- _Task inputs_
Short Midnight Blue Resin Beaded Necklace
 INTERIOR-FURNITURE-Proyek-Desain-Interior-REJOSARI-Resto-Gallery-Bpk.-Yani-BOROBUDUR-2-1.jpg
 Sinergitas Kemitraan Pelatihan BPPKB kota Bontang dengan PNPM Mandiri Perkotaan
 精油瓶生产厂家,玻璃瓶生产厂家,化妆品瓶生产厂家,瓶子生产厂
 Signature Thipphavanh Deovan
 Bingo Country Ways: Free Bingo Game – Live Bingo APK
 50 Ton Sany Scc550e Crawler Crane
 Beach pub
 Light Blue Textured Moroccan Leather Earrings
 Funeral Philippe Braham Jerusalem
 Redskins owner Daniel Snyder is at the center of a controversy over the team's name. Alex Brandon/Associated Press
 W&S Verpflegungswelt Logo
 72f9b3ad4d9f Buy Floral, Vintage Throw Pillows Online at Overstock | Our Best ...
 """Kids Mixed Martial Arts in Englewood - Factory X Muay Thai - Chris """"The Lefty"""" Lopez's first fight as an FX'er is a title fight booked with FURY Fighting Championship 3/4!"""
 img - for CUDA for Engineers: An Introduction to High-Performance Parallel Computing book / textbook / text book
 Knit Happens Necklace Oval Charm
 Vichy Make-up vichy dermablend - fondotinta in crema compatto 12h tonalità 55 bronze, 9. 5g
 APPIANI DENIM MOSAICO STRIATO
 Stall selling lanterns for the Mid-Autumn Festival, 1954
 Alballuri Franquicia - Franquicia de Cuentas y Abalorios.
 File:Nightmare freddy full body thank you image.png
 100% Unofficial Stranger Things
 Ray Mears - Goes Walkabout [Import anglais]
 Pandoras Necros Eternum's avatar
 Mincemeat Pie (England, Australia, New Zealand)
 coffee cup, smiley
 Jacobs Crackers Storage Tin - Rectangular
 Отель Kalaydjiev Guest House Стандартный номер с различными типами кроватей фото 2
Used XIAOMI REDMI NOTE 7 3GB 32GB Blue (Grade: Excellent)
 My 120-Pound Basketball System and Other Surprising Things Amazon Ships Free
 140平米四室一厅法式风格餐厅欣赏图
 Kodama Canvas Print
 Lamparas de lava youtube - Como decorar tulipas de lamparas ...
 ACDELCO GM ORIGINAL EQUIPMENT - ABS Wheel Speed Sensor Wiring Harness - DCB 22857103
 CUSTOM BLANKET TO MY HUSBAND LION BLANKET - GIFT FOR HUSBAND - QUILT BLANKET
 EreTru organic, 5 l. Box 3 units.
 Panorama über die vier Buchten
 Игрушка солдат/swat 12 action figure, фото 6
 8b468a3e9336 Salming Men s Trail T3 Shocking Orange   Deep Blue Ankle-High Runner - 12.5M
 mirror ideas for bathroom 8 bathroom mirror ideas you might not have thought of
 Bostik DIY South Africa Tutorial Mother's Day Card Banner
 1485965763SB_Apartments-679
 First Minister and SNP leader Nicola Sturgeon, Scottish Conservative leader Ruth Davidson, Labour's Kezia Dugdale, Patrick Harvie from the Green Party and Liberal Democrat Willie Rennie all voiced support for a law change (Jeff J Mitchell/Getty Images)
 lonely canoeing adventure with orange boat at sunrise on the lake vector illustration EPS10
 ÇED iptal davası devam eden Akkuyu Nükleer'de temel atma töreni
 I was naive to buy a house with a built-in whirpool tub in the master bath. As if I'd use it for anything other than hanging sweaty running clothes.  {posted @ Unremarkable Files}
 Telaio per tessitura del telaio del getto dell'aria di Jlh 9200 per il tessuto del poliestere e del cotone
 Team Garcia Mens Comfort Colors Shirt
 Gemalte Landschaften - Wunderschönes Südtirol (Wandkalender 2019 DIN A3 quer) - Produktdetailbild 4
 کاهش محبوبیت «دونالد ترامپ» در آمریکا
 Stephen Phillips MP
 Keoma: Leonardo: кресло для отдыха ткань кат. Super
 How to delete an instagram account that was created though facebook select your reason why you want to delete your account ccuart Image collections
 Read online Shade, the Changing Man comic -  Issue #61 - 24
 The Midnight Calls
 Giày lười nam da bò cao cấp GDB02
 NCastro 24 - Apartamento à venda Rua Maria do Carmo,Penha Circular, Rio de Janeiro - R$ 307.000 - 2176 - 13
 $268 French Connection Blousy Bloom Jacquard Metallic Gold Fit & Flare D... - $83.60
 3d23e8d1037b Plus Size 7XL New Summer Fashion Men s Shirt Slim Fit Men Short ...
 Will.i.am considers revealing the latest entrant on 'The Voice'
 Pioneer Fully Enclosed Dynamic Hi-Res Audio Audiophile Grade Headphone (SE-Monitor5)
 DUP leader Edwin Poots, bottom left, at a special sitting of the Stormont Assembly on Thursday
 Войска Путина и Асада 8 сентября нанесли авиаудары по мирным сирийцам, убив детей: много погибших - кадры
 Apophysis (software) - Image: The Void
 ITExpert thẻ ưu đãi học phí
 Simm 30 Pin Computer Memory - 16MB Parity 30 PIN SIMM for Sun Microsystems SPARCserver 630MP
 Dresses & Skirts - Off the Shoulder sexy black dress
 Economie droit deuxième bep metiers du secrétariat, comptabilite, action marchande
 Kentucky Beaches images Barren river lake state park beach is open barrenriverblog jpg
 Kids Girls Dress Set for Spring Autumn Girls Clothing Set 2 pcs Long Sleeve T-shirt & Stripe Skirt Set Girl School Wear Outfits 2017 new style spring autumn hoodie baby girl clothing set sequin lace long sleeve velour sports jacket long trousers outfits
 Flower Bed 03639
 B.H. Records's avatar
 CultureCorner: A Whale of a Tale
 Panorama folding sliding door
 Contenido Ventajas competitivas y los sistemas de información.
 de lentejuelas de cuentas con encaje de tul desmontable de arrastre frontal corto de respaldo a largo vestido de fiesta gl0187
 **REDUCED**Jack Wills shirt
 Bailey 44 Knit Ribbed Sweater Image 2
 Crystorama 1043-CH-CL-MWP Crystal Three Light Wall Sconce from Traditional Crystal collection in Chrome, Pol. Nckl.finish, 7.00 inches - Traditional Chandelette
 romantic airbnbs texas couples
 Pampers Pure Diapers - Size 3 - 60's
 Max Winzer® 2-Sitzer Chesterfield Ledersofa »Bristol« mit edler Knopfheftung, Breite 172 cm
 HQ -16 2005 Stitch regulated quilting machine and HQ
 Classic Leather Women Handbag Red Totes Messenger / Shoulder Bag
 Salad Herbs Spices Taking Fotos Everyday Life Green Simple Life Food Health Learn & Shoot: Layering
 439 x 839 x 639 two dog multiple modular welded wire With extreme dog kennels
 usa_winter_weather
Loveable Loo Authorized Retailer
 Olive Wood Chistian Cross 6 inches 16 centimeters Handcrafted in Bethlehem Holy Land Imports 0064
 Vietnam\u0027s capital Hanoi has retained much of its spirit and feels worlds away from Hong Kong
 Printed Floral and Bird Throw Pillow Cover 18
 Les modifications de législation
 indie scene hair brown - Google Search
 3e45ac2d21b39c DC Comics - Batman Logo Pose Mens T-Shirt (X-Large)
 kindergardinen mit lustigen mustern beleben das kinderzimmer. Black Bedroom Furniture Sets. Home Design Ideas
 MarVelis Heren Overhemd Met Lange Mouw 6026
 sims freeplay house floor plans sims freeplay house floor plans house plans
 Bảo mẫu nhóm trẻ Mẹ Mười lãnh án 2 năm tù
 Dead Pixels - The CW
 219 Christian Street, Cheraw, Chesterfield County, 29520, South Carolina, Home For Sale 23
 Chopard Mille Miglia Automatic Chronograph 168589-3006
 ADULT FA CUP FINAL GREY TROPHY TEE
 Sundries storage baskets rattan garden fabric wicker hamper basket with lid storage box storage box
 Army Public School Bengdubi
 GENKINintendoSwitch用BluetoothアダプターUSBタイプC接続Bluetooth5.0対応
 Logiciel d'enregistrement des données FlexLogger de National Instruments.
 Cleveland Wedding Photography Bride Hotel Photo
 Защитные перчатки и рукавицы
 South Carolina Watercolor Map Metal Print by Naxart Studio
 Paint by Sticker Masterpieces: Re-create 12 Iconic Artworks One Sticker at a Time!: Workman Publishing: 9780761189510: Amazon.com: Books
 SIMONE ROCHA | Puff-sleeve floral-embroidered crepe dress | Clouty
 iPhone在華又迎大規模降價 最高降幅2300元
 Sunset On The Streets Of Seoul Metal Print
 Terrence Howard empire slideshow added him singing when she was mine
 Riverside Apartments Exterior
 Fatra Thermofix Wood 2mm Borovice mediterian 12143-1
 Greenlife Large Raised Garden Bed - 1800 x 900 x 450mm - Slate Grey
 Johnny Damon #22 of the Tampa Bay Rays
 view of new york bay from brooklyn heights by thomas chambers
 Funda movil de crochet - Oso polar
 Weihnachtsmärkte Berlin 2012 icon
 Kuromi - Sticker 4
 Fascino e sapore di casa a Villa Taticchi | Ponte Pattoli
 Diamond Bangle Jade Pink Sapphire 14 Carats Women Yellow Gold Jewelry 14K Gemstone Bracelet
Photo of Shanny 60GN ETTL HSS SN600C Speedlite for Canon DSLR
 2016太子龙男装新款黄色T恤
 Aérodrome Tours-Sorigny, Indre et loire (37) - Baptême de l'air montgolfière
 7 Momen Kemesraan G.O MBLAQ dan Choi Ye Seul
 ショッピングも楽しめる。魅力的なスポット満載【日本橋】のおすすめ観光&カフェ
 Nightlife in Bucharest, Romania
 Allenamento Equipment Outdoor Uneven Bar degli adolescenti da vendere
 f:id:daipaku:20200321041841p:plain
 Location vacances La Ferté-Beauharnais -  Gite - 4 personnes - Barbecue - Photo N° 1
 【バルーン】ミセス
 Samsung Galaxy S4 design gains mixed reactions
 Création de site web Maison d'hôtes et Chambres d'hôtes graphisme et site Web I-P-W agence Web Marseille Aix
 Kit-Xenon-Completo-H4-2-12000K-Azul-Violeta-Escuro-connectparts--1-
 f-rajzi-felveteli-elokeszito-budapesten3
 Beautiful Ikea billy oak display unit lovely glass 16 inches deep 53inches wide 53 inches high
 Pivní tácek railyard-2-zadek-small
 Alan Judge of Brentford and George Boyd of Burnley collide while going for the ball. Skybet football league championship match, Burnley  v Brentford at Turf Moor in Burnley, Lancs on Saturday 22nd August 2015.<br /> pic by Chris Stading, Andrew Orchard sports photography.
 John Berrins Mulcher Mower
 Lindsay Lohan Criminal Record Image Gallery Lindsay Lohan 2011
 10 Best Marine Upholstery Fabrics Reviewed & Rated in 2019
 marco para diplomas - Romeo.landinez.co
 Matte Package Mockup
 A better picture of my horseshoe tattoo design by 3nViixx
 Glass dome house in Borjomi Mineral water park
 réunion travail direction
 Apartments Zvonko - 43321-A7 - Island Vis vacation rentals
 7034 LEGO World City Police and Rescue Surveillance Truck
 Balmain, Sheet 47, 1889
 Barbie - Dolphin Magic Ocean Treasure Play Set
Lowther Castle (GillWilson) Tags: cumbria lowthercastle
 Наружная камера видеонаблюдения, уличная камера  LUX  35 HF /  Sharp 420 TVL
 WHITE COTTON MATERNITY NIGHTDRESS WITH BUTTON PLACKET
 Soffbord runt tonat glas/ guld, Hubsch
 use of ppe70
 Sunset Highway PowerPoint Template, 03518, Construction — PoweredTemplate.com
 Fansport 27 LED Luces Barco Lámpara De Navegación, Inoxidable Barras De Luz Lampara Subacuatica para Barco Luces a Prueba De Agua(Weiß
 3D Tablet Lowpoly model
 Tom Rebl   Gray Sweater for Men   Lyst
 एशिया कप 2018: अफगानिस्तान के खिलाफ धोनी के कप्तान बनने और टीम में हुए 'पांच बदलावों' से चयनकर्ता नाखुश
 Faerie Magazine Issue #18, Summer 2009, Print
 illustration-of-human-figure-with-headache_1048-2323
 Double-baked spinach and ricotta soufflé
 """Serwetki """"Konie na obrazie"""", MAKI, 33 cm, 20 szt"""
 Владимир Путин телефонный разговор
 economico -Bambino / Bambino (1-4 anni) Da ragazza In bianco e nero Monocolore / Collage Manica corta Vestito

- _Work instruction_
The reply should hold only the lines of the listing above starting at the line containing "de lentejuelas de" and ending at the line containing "Max Winzer® 2-Sitzer", exactly as written.

- _Exercise output_
 de lentejuelas de cuentas con encaje de tul desmontable de arrastre frontal corto de respaldo a largo vestido de fiesta gl0187
 **REDUCED**Jack Wills shirt
 Bailey 44 Knit Ribbed Sweater Image 2
 Crystorama 1043-CH-CL-MWP Crystal Three Light Wall Sconce from Traditional Crystal collection in Chrome, Pol. Nckl.finish, 7.00 inches - Traditional Chandelette
 romantic airbnbs texas couples
 Pampers Pure Diapers - Size 3 - 60's
 Max Winzer® 2-Sitzer Chesterfield Ledersofa »Bristol« mit edler Knopfheftung, Breite 172 cm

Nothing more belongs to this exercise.